401(k) loans are very popular.  I have no problem with a participant taking a loan from their 401(k) for a major asset purchase and in some dire emergency situations.  Obviously if you are in a serious financial situation and you can’t borrow money anywhere else, a loan from your 401(k) is something you need to do.  And if you are buying a home, you are purchasing a major asset that will also be a part of your retirement.  When you borrow to purchase a home, you are exchanging a portion of one asset (your 401(k)) for another asset (your home).

Regardless the reason, participants must be aware of all the costs of taking a loan from their 401(k). 
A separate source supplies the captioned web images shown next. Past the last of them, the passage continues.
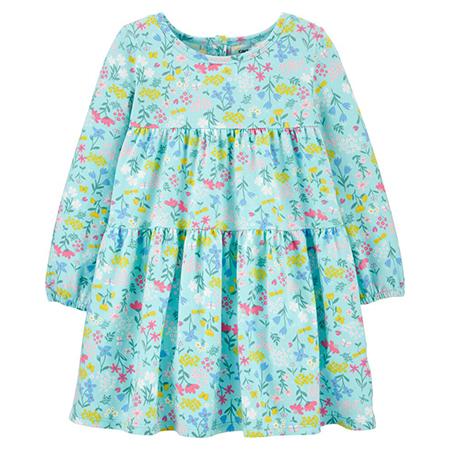Vestido Floral Niña Carters 9m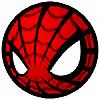 Spiderkid's avatar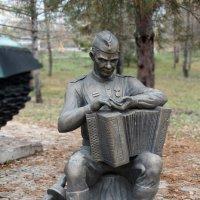 Памятник Василию Теркину :: Алексей Каравайцев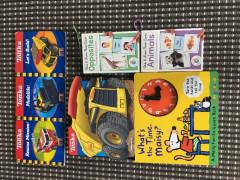 幼児本と幼児単語カードセット $5.00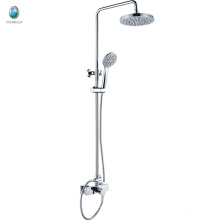 KDS-07 foshan market with 1.5m tube head shower watermark upc certificate bathroom shower kit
Fees – loans have set up fees and ongoing fees

Lost investment gain – the money you borrow is taken out of your account and the stock market.  When the stock market goes up, the borrowed money doesn’t earn that gain.  The loan has a very low interest rate, and you pay that interest rate.  This is a significant cost on large loans with longer terms. 
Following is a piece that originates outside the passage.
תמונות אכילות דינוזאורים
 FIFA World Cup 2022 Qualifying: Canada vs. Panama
Lost savings – if you take a loan you must be careful to avoid the biggest potential cost.  Some participants reduce their contribution deduction so they can afford the loan repayment deduction.  Reducing your contribution will have a negative impact on your 401(k) account.
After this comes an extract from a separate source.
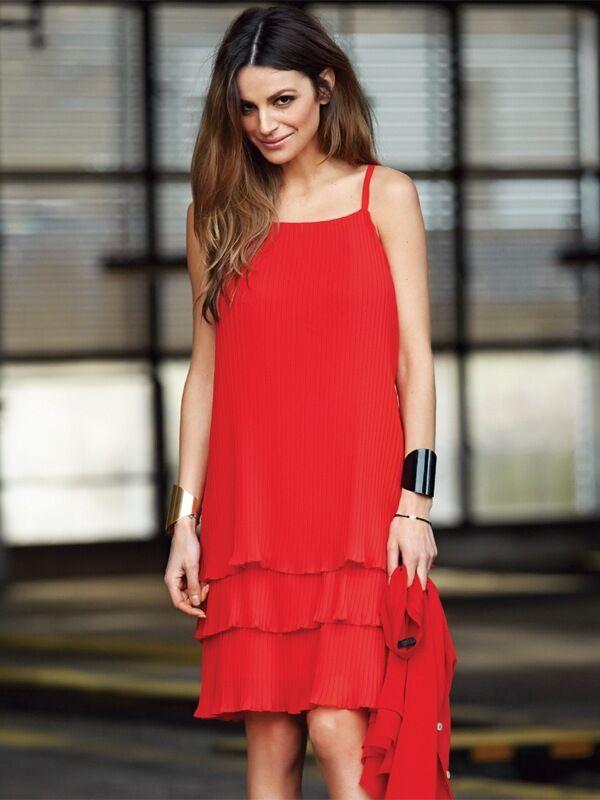 Imitz Party-klänning, röd (Stl: 36, 38, 40, 42, 44, )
Bad habit – taking multiple loans over the years increases all of the above costs.  Over time these costs significantly erode your account balance.  



3d people carrying the word debt.3d image. Isolated white background.


Paying Down Debt

I am often asked about paying down debt vs. contributing to the retirement account.  People have limited cash flow and want to know how best to put their money to use: should they contribute for retirement or pay down debt?

My answer may sound like a cop out, but both are important and should be addressed. 

The mathematical approach to answering the question requires comparing the interest rate you are paying on your debt vs. the investment gain you are earning on your investments.  Your money should be directed towards the higher rate.

Paying down debt is important.  Some long term debt is necessary, like a mortgage or college loans, but short term credit card debt is not good.  You should always strive to keep your short term debt minimal.  Please, if you are having trouble in this area, seek the help of a credit specialist who can help you manage your short term debt.

Investing for retirement is extremely important.  People are living longer and longer and the cost of living is going up, especially the cost of healthcare.  Social Security doesn’t provide a meaningful retirement income now and it is not going to be around forever.  If you don’t invest for your own retirement, the outlook will not be good.

Actually paying down debt and investing for retirement go hand in hand, because short term debt hampers your ability to invest and will definitely reduce your standard of living in retirement.